What you will do: In the text of epitaphs, where was the still-born son of Princess Charlotte buried?

Reading passage:
— Begin —
And on a similar monument is this inscription :-
"Richard Plantaganet, Duke of

York, nephew to Edward, Duke of
York, father to King Edward ye
4th, was slane at Wakefield,
In the 37th year of Henry ye
6th, 1450. And lieth buryed
Here with Cicely his wife."

On the still-born, male child of the Princess Charlotte, who, with its mother, was buried in St. George's Chapel, Windsor (by Johnson Grant):

"Here lies th' unhonoured, nameless thing,
That, had it lived, had been a king:
Full moulded by th' Eternal hand,
For breath, for reason, for command;
Once, by its rank, its form, designed
A monarch,—an immortal mind:
But, with some view man cannot sift,
High Heav'n withdrew the tendered gift,
And with a ban-O! doubtless, right-
Condemned him ne'er to see the light!

No sceptre filled his tiny hand;
His robe is but the swaddling band;
His lowly crown-the wool-wov'n frill;
His reign 'tis here :—all dark and still.

O! who can tell in wisdom school'd
'Twere better to have lived and rul'd;
To feel th' unnumbered anxious cares
That press each brow the crown that wears;
Suspected hate, and dreaded scorn
That turn each jewel to a thorn;

While thousands round the footstool bend,

To stand too high to have a friend;

To know not whom to trust; to fear
Each proffer'd service insincere ;

To be the statesman's plaything made;
To be caress'd,--to be betray'd;
Of each substantial joy bereaved,
Cajol'd, hail'd, flatter'd, and deceiv'd:
With faults-expos'd and magnified;
With virtues-oft, too oft, denied ;-
Perhaps to injure; to oppress;
To joy in war; to spread distress;
To play th' unfeeling tyrant's part;
To own the selfish, sensual heart;
The passions all without controul;

The giv'n-and then the squandered soul!
O! woe-fraught life! O! blest release!—
Sleep-still-born infant-sleep in peace.
— End —
Stored rows:
— Begin —
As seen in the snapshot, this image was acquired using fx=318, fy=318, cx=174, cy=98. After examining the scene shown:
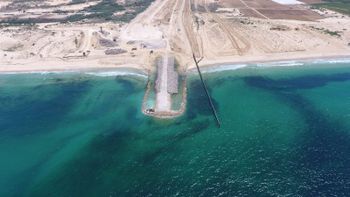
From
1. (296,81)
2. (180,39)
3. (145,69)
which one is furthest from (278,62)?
(145,69)

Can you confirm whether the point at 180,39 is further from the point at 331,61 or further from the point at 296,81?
the point at 331,61

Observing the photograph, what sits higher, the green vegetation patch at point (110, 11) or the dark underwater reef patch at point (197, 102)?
the green vegetation patch at point (110, 11)

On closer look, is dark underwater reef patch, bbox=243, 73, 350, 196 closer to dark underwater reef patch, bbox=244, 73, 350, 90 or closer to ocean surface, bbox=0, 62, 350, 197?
ocean surface, bbox=0, 62, 350, 197

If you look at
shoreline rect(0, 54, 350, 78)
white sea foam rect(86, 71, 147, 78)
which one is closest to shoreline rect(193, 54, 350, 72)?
shoreline rect(0, 54, 350, 78)

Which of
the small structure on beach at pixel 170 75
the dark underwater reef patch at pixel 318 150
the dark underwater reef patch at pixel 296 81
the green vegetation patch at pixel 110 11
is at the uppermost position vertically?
the green vegetation patch at pixel 110 11

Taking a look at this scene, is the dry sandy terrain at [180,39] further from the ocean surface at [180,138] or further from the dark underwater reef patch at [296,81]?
the dark underwater reef patch at [296,81]

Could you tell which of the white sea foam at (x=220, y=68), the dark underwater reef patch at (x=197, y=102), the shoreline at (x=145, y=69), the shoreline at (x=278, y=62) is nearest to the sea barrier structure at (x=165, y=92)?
the dark underwater reef patch at (x=197, y=102)
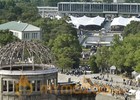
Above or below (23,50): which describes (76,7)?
below

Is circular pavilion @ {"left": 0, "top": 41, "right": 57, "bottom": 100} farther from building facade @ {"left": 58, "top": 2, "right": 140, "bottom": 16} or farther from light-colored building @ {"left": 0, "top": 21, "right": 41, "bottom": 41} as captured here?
building facade @ {"left": 58, "top": 2, "right": 140, "bottom": 16}

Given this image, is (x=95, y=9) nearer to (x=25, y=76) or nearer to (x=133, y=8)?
(x=133, y=8)

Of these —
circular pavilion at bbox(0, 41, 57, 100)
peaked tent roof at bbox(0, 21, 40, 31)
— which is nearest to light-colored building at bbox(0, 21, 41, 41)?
peaked tent roof at bbox(0, 21, 40, 31)

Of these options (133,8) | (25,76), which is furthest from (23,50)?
(133,8)

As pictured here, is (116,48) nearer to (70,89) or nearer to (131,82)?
(131,82)

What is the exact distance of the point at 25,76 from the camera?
35.9 meters

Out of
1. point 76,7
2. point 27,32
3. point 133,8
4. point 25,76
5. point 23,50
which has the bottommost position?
point 27,32

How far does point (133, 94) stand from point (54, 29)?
5249 centimetres

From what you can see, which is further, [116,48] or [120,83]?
[116,48]

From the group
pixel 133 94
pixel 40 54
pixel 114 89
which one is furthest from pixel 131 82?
pixel 40 54

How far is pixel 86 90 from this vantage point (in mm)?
42375

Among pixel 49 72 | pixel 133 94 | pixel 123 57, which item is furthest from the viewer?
pixel 123 57

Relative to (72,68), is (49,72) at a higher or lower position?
higher

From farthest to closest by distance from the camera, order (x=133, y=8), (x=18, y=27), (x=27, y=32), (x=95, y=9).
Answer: (x=95, y=9) → (x=133, y=8) → (x=18, y=27) → (x=27, y=32)
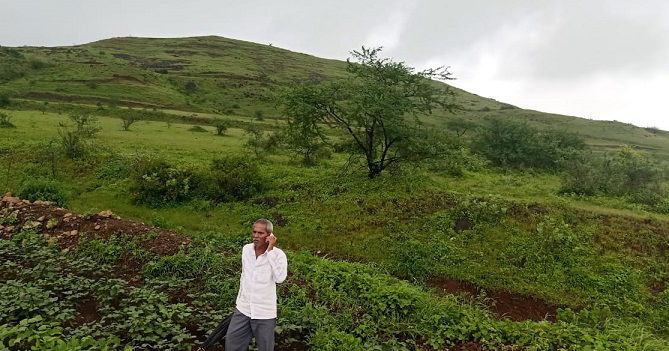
— End —
Solution: St. George's Chapel, Windsor, with his mother.